=== Required work ===
• a. Check each statement against the Plain Talk essay on the Supreme Court abortion ruling below. Answer yes or no and quote the exact words of the essay that settle it. (i) The writer expects the latest ruling to reduce the rate of infanticide. (ii) The writer holds that every abortion-rights advocate is profoundly evil. (iii) The writer says The New York Times accurately describes the procedure.
• b. Write the next part of the Plain Talk essay on the Supreme Court abortion ruling, starting right after its final sentence.

=== Extract provided ===
§
Tony Woodlief | Author

Plain Talk

It took the slimmest of Supreme Court margins to afford states the right to stop the practice of seizing the skull of a partially-born infant and either crushing or puncturing it. I used to think that people just didn’t know, but when even The New York Times accurately describes the procedure, it’s safe to say that people who don’t know about this practice are willfully ignorant, and they probably prefer to keep it that way.

It’s not clear that the latest ruling will reduce the rate of infanticide, despite the gnashing of teeth among pro-abortion spokesmen and corresponding celebration by anti-abortion spokesmen. Deprived of the relative convenience of murdering the infant outside the womb, abortionists will return to severing its limbs and head inside the womb.

Does the language offend? Shall I refer to that creature with eyelashes and grasping fingers and the capacity to feel the sun on his face, were he wanted, as a fetus? Shall I call the act of hacking him apart late-term intact dilation and extraction? I’m not one of those who indulges in the fantasy that every abortion-rights advocate is profoundly evil, but there is something distinctly wicked about this mangling of language, all in an effort to disguise precisely what goes on when a woman who believes she has no more options puts her feet in the stirrups.

I remember in The Silence of the Lambs, how the author has one of his characters inform us that the psychopathic killer needs to refer to his victim as it rather than you. Even the cold-blooded often need to dehumanize their victims before they can take to slaughtering them. Haven’t we done the same, every one of us who indulges in the fiction that calling a baby by the Latin word for “young one” somehow makes it a bundle of tissue rather than a human being?
§
=== Dataset extract ===

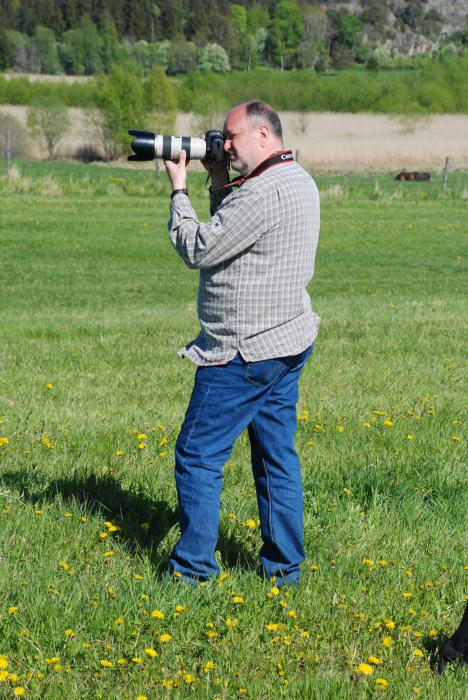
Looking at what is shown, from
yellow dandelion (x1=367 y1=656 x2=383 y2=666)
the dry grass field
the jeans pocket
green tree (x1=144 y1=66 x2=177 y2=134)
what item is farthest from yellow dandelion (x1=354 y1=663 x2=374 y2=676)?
green tree (x1=144 y1=66 x2=177 y2=134)

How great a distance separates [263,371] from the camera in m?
3.28

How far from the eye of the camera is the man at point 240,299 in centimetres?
319

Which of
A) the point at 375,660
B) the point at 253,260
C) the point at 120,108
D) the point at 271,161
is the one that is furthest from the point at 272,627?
the point at 120,108

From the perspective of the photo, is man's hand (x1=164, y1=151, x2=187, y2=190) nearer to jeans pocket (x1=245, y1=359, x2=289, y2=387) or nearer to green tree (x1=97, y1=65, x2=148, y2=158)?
jeans pocket (x1=245, y1=359, x2=289, y2=387)

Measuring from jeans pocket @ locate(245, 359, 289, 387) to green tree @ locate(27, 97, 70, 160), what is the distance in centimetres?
6606

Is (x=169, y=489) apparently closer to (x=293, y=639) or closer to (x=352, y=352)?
(x=293, y=639)

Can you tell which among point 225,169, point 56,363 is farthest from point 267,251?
point 56,363

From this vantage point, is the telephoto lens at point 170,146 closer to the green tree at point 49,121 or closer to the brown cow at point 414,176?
the brown cow at point 414,176

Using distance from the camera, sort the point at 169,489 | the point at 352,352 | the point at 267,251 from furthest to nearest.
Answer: the point at 352,352 < the point at 169,489 < the point at 267,251

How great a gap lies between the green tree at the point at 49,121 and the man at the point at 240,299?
65.9m

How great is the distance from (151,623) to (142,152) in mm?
1762

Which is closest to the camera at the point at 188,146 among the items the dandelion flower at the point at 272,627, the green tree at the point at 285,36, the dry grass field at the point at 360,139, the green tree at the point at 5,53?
the dandelion flower at the point at 272,627

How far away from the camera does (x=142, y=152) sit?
3502 mm

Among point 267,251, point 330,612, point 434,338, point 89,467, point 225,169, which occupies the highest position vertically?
point 225,169
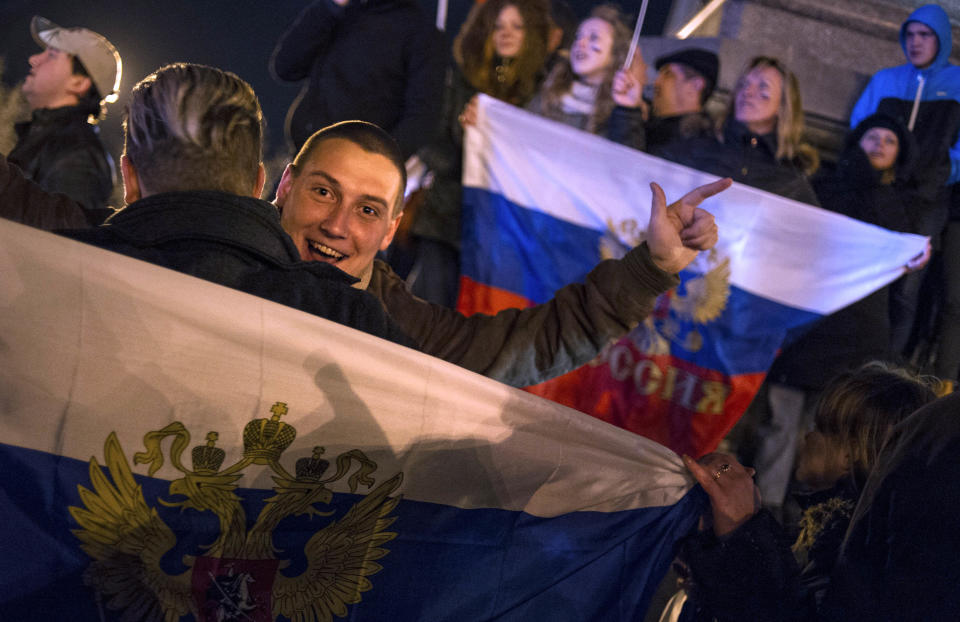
§
=== Your written answers ===
• a.
(i) No: "It’s not clear that the latest ruling will reduce the rate of infanticide"
(ii) No: "I’m not one of those who indulges in the fantasy that every abortion-rights advocate is profoundly evil"
(iii) Yes: "when even The New York Times accurately describes the procedure"

• b.
I believe there are noble and well-intentioned people on both sides of this war over abortion rights. Regardless of one’s position, the very least we can do is be honest about what is taking place, not just on that bloody table, but in the lives of these women who have been driven to end a life. Pro-abortion advocates too often clinicalize and dehumanize the child to be murdered, and anti-abortion protestors too often dehumanize the woman who consents to the killing. Perhaps a little plainer talk, a little more honest talk, might do us all some good.

In that regard, I’m afraid, the Supreme Court decision may ultimately prove counter-productive. At least when blood was spilling directly from tiny skulls to linoleum floors, the crime was in plain sight. Now we have forced it back into the darkness of the womb, where the millions of us who are uncomfortable with abortion, but who also haven’t the stomach for doing much about it, can rest easier at night. There will be no fewer killings, but at least we’ll no longer have to hear the splatter.